(BLOCO DE TEXTO):
·····
No contexto regulatório, esse fenômeno aparece quando agências governamentais analisam produtos químicos isoladamente, sem considerar suas interações no meio ambiente. Além disso, investimentos filantrópicos em iniciativas ambientais muitas vezes mascaram o financiamento simultâneo de atividades extrativistas prejudiciais. Essa assimetria entre sustentabilidade e extração precisa ser abordada para garantir maior transparência.

A compartimentalização também ocorre na responsabilização do consumidor, transferindo para indivíduos a culpa pelos custos climáticos, enquanto grandes corporações mantêm impactos estruturais. Na ciência, observa-se quando financiamentos industriais direcionam pesquisas para favorecer interesses econômicos, ocultando impactos adversos.

Ao fragmentar problemas, a compartimentalização dificulta soluções sistêmicas e sustentáveis para desafios climáticos e ambientais.

Dinâmicas Norte-Sul que exacerbam a compartimentalização do negacionismo climático

As estruturas e discursos contemporâneos do negacionismo climático têm raízes na colonização histórica, quando as nações europeias exploraram outras partes do mundo para obter matérias-primas e disputar supremacia. Essa história de extração das periferias coloniais para os centros imperiais permite que o negacionismo climático se manifeste de maneira única no Sul Global, facilitando práticas poluidoras.
·····
(INFORMAÇÕES EXTRAÍDAS):
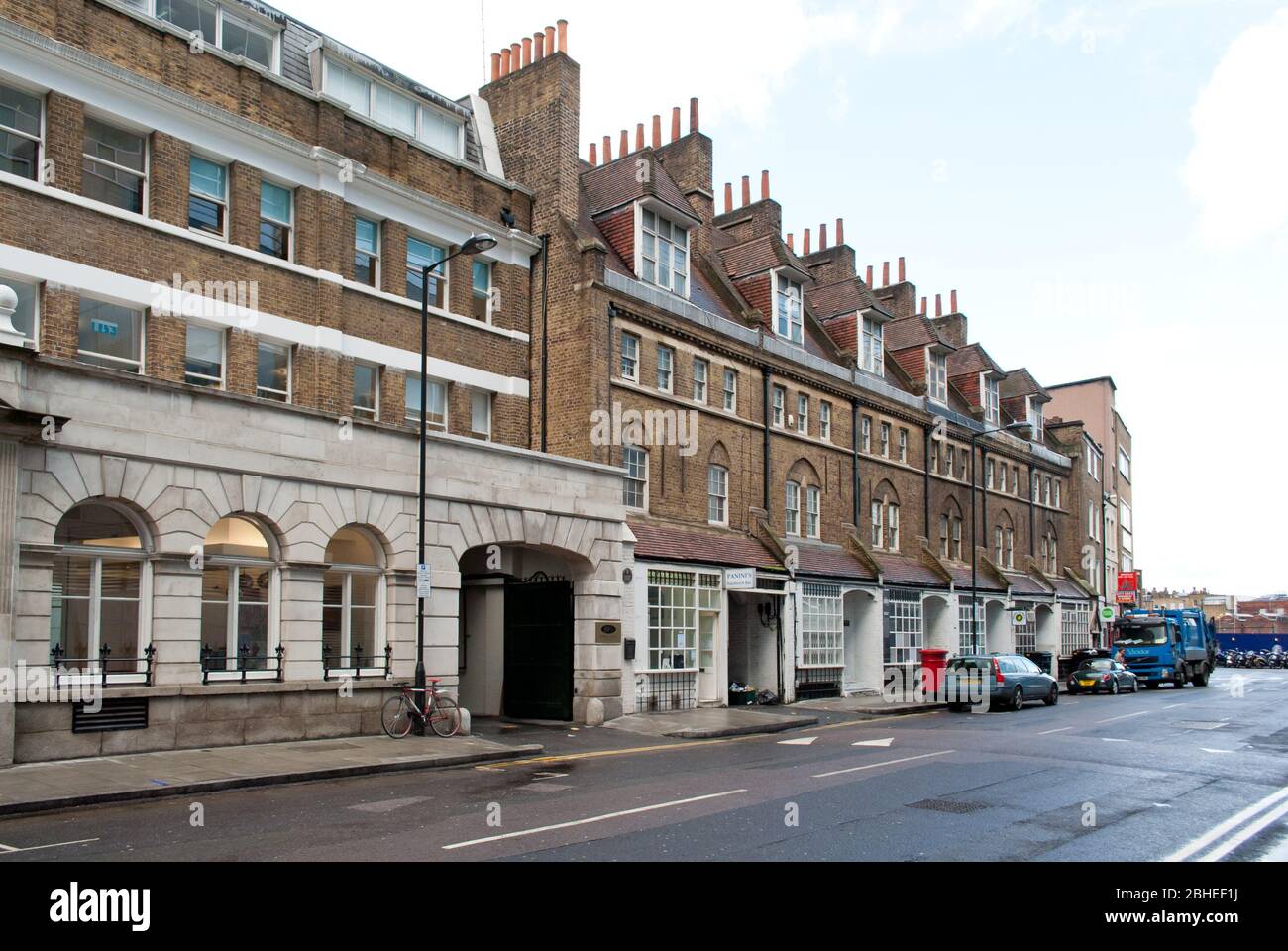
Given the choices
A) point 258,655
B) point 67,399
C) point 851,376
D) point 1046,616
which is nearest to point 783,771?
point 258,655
·····
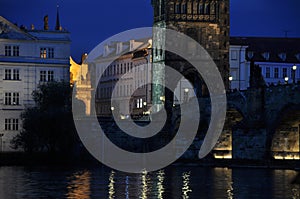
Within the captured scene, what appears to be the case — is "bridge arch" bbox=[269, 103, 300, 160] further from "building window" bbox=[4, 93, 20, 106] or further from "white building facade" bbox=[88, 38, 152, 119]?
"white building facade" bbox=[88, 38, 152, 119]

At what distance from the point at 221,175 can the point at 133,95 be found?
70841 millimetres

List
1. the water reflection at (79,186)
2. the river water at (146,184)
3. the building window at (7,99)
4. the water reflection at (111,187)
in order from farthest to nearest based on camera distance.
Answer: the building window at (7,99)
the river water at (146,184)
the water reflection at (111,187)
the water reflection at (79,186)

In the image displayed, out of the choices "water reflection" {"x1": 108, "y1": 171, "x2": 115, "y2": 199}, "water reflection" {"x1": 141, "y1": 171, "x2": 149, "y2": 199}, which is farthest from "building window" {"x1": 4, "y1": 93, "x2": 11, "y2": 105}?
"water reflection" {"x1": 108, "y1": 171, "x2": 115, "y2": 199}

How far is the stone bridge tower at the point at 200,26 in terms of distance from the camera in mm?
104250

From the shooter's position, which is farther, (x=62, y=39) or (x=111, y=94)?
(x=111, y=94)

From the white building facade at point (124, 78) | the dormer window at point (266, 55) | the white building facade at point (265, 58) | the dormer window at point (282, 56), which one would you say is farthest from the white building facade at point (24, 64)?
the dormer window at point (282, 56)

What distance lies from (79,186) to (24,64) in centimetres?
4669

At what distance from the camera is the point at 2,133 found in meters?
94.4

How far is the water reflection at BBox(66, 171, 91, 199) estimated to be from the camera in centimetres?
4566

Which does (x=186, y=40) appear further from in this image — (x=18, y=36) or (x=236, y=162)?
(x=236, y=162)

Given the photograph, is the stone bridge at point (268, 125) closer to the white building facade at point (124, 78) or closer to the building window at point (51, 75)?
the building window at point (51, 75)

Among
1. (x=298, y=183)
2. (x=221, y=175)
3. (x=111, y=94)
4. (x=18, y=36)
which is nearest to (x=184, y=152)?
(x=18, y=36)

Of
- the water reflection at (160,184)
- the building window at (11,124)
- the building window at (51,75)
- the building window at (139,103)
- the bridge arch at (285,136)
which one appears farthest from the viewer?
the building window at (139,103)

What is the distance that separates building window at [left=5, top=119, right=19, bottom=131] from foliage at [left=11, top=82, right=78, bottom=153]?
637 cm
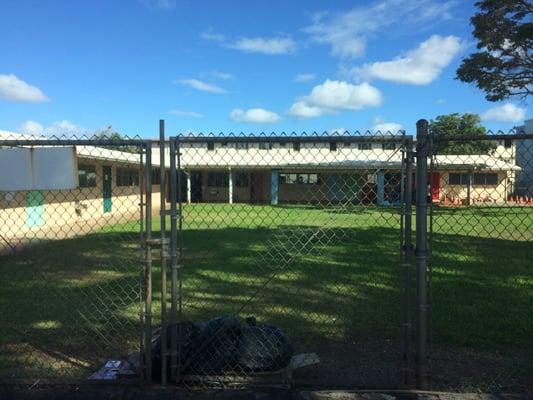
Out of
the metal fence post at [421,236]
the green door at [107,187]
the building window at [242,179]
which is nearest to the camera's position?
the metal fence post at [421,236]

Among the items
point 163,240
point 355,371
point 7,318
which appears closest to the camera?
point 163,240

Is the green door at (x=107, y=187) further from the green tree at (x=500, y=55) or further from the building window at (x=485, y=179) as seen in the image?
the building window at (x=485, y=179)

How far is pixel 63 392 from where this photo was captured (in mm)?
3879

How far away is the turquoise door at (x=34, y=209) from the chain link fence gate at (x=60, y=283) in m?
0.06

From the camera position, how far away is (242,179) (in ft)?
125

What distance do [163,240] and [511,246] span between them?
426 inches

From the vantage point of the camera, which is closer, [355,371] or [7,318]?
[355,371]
·····
(EXERCÍCIOS):
1. Redigite sem alterações o trecho do texto sobre negacionismo climático que começa em "As estruturas e" e vai até "facilitando práticas poluidoras.".
2. Dê continuidade ao texto sobre negacionismo climático a partir do ponto em que ele termina.
Os registros são um material à parte, sem relação com o texto sobre negacionismo climático.

(RESPOSTAS DOS EXERCÍCIOS):
1.
As estruturas e discursos contemporâneos do negacionismo climático têm raízes na colonização histórica, quando as nações europeias exploraram outras partes do mundo para obter matérias-primas e disputar supremacia. Essa história de extração das periferias coloniais para os centros imperiais permite que o negacionismo climático se manifeste de maneira única no Sul Global, facilitando práticas poluidoras.

2.
O colonialismo teve um papel importante no subdesenvolvimento do Sul Global. A pobreza não era preexistente, mas causada pela economia de queimada e pela exploração de riquezas, depredando culturas e ecologias. Hoje, as economias globais pós-coloniais são vistas como meritocráticas, mas as cadeias globais de commodities refutam essa narrativa, pois empresas do Norte pressionam fornecedores do Sul, mantendo os preços altos.

O “mito da modernidade” justifica a exploração ao enquadrar os danos ecológicos como preço do progresso. Justificativas de modernização minimizam e ocultam os danos ambientais causados por empresas extrativas, compartimentalizando os prejuízos ao criar legitimidade. Nesse contexto, o negacionismo climático favorece um sistema em que as práticas poluidoras ocorrem sem barreiras. A promessa de desenvolvimento, porém, se torna inatingível devido a condições econômicas impostas, mantendo o Sul Global dependente da exportação de matérias-primas.

Compartimentalização mineração norueguesa e a ecofilantropia no Brasil

O mito da modernidade se manifesta nas operações de corporações transnacionais em regiões empobrecidas do Sul Global, como o Brasil, oferecendo investimentos industriais, empregos e avanços tecnológicos. Diferente das atividades poluidoras realizadas por empresas nacionais, a extração transnacional compartimentaliza os danos ao longo de cadeias de commodities, separando a legitimidade e a validade dos impactos ambientais.

Durante o regime militar brasileiro (1964-1986), o governo focava na exploração dos recursos naturais, especialmente na Amazônia, favorecendo investimentos estrangeiros. Nesse cenário, empresas norueguesas, como a Norsk Hydro, contribuíram para a poluição de biomas sensíveis. A Norsk Hydro, mineradora parcialmente controlada pelo governo da Noruega, está envolvida na poluição por resíduos tóxicos na refinaria de bauxita de Alunorte, na Amazônia. Investigações indicam que a empresa adota padrões ambientais duplos no Brasil, onde as regulamentações são mais flexíveis, em comparação com a Noruega, onde normas mais rigorosas são seguidas.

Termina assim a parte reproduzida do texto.